5. On the other hand in Vengamuthu v. Pandaveswara 6 M.L 151 where a dancing girl claimed a right to worship the deity and she was denied that right, it was held that she could maintain a suit. A case very much in point is Srinivasa v. Tiruvengada 11 M. 450. In that case the plaintiffs complained that the defendants were interfering with their right to receive crown and water at a certain festival. Collins, C.J., and Parker, J., came to the conclusion, after a review of the earlier authorities, that that was a civil right. There was no question of office or emoluments in that case. It was regarded purely as a civil right which the parties are entitled to enforce in a Civil Court.
6. For these reasons, I am of opinion that the right claimed is a civil right.
7. The question whether the Dharmakartas can impose certain conditions or not, is a question to be gone into on the merits. Notwithstanding that the plaintiffs are entitled to bring this suit, it may be that the Dharmakartas can insist upon the observance of certain conditions: For example, one of the conditions may be that it is open to the Dharmakartas to receive contributions from others to perform the festival on a grander scale than the plaintiffs are really able to do. That is not a matter with which I am concerned at present. I, therefore, agree with the District Munsif on this point.

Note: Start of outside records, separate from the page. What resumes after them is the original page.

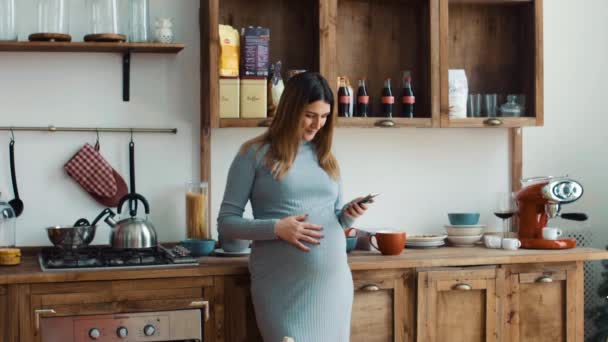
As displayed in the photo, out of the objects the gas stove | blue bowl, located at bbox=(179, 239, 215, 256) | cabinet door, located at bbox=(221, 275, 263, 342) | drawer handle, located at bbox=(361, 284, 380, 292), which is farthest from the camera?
blue bowl, located at bbox=(179, 239, 215, 256)

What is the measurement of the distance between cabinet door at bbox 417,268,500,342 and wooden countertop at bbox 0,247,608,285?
5 cm

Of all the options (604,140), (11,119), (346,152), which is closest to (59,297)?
(11,119)

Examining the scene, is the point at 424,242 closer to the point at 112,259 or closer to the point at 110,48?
the point at 112,259

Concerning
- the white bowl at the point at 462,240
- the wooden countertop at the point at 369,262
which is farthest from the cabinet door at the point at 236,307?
the white bowl at the point at 462,240

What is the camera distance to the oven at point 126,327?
3152 millimetres

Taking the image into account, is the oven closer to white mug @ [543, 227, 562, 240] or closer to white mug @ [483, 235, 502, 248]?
white mug @ [483, 235, 502, 248]

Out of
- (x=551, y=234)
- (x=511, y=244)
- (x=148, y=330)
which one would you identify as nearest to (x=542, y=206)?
(x=551, y=234)

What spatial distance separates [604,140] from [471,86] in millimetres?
795

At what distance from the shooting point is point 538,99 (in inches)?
157

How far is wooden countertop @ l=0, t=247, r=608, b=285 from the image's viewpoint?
3.14 metres

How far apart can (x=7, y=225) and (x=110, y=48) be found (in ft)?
2.73

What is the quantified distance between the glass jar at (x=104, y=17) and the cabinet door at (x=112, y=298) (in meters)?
1.07

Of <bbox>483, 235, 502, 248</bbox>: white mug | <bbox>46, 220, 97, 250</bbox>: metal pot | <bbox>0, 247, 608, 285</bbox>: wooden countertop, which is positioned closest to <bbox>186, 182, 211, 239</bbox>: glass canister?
<bbox>0, 247, 608, 285</bbox>: wooden countertop

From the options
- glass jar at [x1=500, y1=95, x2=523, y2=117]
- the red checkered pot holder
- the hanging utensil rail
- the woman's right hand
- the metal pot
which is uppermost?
glass jar at [x1=500, y1=95, x2=523, y2=117]
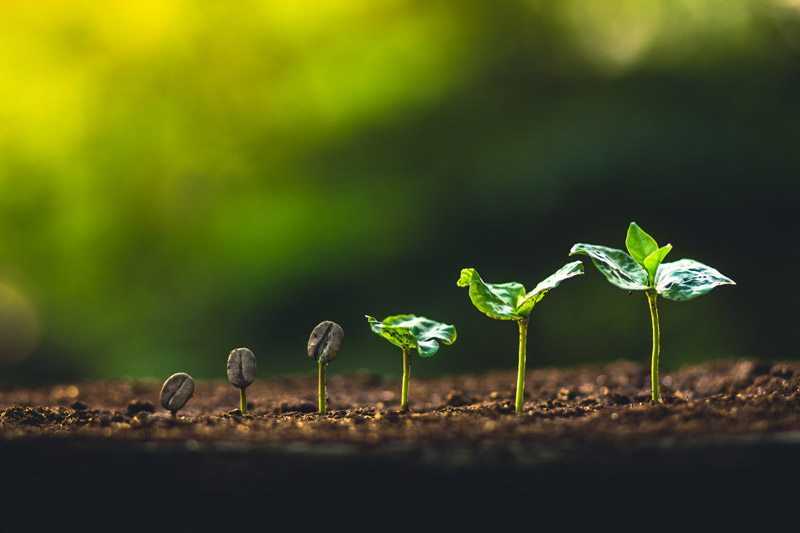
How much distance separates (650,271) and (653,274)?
10 millimetres

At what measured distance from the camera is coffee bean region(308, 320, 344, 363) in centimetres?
208

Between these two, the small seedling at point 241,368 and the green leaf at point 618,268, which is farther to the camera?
the small seedling at point 241,368

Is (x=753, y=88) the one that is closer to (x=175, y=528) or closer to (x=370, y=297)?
(x=370, y=297)

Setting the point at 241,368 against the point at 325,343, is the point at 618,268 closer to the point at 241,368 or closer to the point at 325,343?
the point at 325,343

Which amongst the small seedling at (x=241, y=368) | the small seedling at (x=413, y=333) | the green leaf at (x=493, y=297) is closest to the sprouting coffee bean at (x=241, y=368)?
the small seedling at (x=241, y=368)

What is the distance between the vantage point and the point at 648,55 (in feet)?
17.6

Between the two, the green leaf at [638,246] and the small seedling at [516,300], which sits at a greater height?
the green leaf at [638,246]

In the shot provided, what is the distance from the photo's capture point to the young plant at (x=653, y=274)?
190 cm

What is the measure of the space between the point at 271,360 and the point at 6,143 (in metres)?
2.46

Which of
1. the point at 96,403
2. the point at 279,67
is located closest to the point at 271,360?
the point at 279,67

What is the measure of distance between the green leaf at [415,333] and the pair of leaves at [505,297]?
0.37ft

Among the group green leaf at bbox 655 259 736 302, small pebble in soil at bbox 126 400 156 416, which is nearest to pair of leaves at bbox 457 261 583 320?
green leaf at bbox 655 259 736 302

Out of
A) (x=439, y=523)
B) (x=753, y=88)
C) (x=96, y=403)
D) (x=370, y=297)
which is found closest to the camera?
(x=439, y=523)

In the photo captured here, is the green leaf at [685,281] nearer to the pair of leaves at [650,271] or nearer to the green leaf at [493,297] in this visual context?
the pair of leaves at [650,271]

8. Upon the second question also I agree with him. Mr. Seshachariar argues that the reliefs claimed in the suit are covered by Sections 14 and 18 of the Religious Endowments Act and as the sanction of the District Court was not obtained prior to the institution of the suit, the suit should be dismissed. There are three classes of cases which concern rights to enforce certain privileges in a temple. The object of a suit may be to secure to the trust certain advantages: any two persons with the sanction of the Advocate-General, or the Collector of the District concerned, can institute a suit in that behalf. The Religious Endowments Act empowers persons who have an interest in the temple to go to a Court of Law for a declaration that the trustee is bound to carry out certain duties. There is a third class of cases where individuals can claim rights, either as citizens, or as having a hereditary right, to worship in a temple, or perform certain festivals. It is really a direction that the officer in charge of the trust should perform the duties according to mamool, and such a right as this does not require the sanction either of the Advocate-General or of the District Judge for its institution. This is the view taken in Krishnaswami lyenger v. Rangasawmy Iyengar 5 Ind. Cas. 76 : 19 M.L.J. 743 : 7 M.L.T. 248 That was also the view taken in Subbaraya Mudaliar v. Vedantachariar 28 M.P 23 : 14 M.L.J. 171 The District Munsif draws attention to an earlier case in this Court in Syed Amin Sahib v. Ibram Sahib 4 M.H.C.R. 112 All these cases make it clear that where an individual right is to be enforced, neither Section 92 of the Civil Procedure Code, nor Sections 14 and 18 of the Religious Endowments Act, will apply.
9. The decision of the District Munsif is right for all these reasons. I, therefore, dismiss this petition with costs.